*Selected excerpt:*
** start **

The truly funny thing about the conversation in question?  I wouldn’t know Tim Tebow if he sat down next to me wearing his football uniform.  Everything I contributed to the conversation had been cobbled  together from various comedians and the occasional Twitter comment.  But the important thing was that it made my boyfriend happy.  He was able to talk about something he liked and it provided us with a special bonding moment.

I’ve often heard people say that you shouldn’t have to change yourself for your partner and I absolutely agree with that statement.  However, I do think that it’s important to learn about your partner’s interests.  My boyfriend has never asked me to become a sports girl.  But I do attend baseball games, etc, when he asks me to.  I even try to pay attention so I can figure out who I’m supposed to cheer for.

Likewise, he makes an effort to pay attention to things that he has absolutely no interest in, like when Jersey Shore comes back on the air or which of my friends recent broke up or got engaged.  We haven’t changed who we are, we’ve just grown to accommodate the other person.

** end **

*Stored data:*
** start **

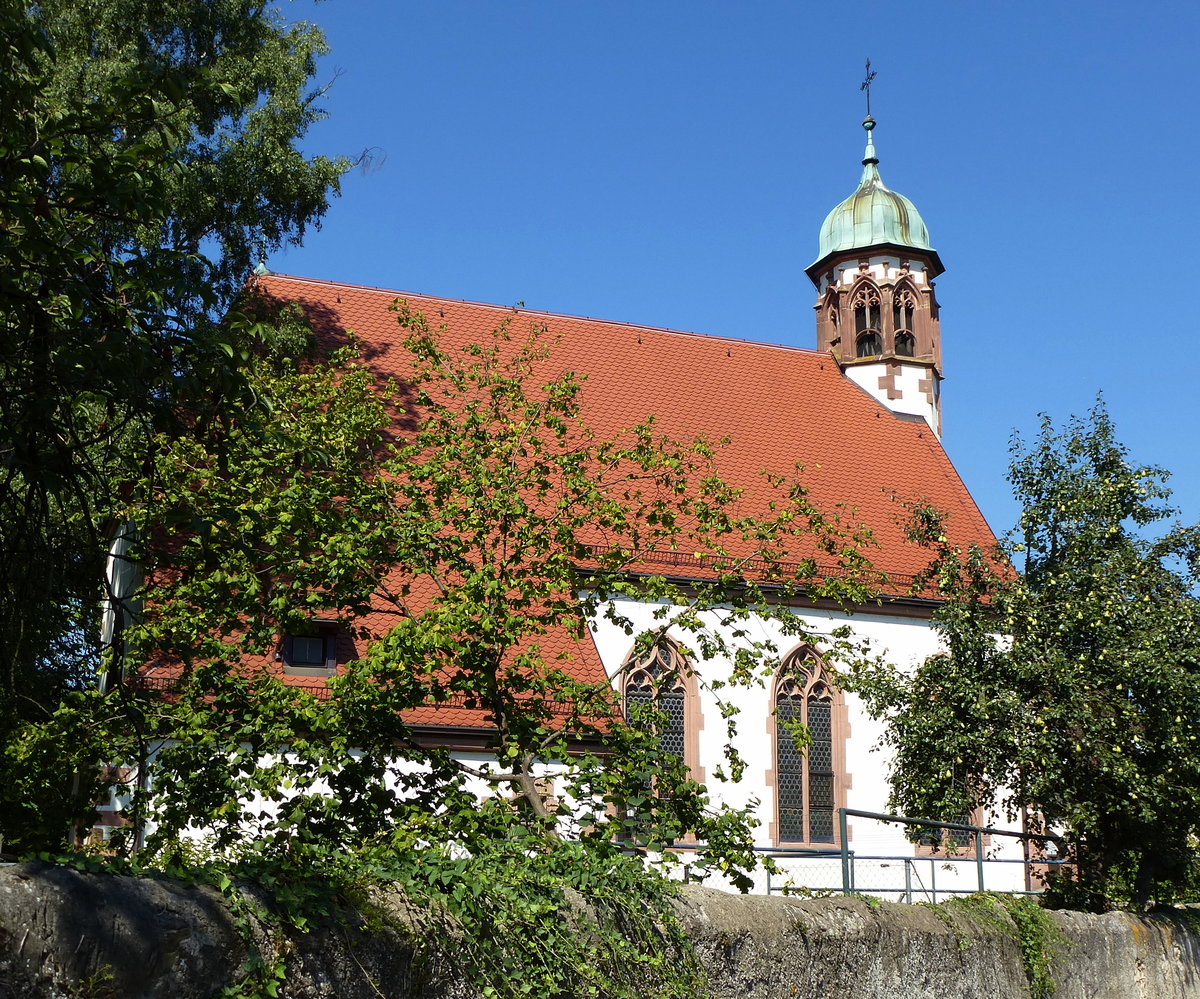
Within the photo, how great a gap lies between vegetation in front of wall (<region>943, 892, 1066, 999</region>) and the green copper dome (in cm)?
1869

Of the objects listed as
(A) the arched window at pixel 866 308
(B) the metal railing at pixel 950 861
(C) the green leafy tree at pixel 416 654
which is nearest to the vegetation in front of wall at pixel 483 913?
(C) the green leafy tree at pixel 416 654

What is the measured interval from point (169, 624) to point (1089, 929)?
6.93m

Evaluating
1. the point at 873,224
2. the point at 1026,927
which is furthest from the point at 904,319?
the point at 1026,927

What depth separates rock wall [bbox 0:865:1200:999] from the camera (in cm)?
349

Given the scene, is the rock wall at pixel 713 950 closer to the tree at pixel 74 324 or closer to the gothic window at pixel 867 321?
the tree at pixel 74 324

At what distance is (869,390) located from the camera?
24.5 metres

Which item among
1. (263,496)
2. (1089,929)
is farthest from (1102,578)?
(263,496)

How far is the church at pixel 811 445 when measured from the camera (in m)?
17.8

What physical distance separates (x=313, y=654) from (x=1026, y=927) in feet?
32.2

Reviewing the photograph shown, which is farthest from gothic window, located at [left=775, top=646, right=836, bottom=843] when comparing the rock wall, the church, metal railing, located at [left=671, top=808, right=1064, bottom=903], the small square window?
the rock wall

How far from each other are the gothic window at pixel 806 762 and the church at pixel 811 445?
0.08 ft

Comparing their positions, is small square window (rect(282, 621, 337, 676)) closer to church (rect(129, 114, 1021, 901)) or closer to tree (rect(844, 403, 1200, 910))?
church (rect(129, 114, 1021, 901))

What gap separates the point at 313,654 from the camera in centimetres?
1611

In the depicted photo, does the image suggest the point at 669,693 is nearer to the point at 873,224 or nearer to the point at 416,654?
the point at 416,654
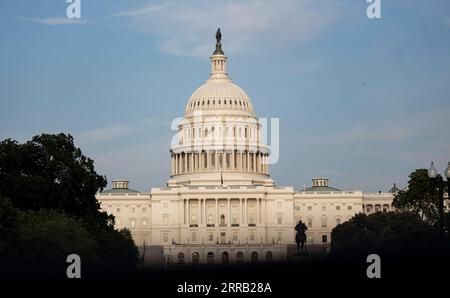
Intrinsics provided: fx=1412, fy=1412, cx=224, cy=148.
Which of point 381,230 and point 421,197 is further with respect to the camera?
point 381,230

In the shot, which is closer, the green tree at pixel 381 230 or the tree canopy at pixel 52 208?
the tree canopy at pixel 52 208

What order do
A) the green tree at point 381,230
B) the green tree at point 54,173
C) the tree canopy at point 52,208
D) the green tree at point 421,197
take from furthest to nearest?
1. the green tree at point 421,197
2. the green tree at point 381,230
3. the green tree at point 54,173
4. the tree canopy at point 52,208

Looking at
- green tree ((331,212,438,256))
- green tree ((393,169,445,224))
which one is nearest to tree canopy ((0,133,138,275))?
green tree ((331,212,438,256))

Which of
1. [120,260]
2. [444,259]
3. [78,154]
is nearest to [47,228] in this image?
[120,260]

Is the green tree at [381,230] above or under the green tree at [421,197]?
under

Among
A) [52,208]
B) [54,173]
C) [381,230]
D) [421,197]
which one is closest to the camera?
[52,208]

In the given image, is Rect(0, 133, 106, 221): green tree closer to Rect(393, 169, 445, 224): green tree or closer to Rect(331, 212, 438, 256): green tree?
Rect(331, 212, 438, 256): green tree

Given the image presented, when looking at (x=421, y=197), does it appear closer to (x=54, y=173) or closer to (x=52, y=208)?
(x=54, y=173)

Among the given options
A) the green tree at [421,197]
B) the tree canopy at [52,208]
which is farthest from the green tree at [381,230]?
the tree canopy at [52,208]

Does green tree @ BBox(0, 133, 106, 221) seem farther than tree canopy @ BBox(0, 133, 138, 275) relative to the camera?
Yes

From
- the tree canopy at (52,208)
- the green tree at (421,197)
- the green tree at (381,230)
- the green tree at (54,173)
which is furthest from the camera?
the green tree at (421,197)

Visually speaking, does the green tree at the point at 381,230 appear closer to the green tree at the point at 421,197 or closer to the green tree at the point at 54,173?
the green tree at the point at 421,197

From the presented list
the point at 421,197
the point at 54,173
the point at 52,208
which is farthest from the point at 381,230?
the point at 52,208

** end **

*Exercise set:*
(A) In the relationship excerpt, what does the writer go to when the boyfriend asks?
(B) Swap "shot" for "photo" in the records, from the line with "Intrinsics provided: fx=1412, fy=1412, cx=224, cy=148." up to and including the line with "4. the tree canopy at point 52,208", and return only those lines.
The records are unrelated to the text.

*Outputs for the tasks:*
(A) Baseball games.

(B)
Intrinsics provided: fx=1412, fy=1412, cx=224, cy=148.
Which of point 381,230 and point 421,197 is further with respect to the camera?
point 381,230

In the photo, which is closer, the green tree at pixel 381 230 or the tree canopy at pixel 52 208?
the tree canopy at pixel 52 208

What order do
A) the green tree at point 381,230
B) the green tree at point 54,173
C) the tree canopy at point 52,208
D) the green tree at point 421,197
take from furthest to nearest?
1. the green tree at point 421,197
2. the green tree at point 381,230
3. the green tree at point 54,173
4. the tree canopy at point 52,208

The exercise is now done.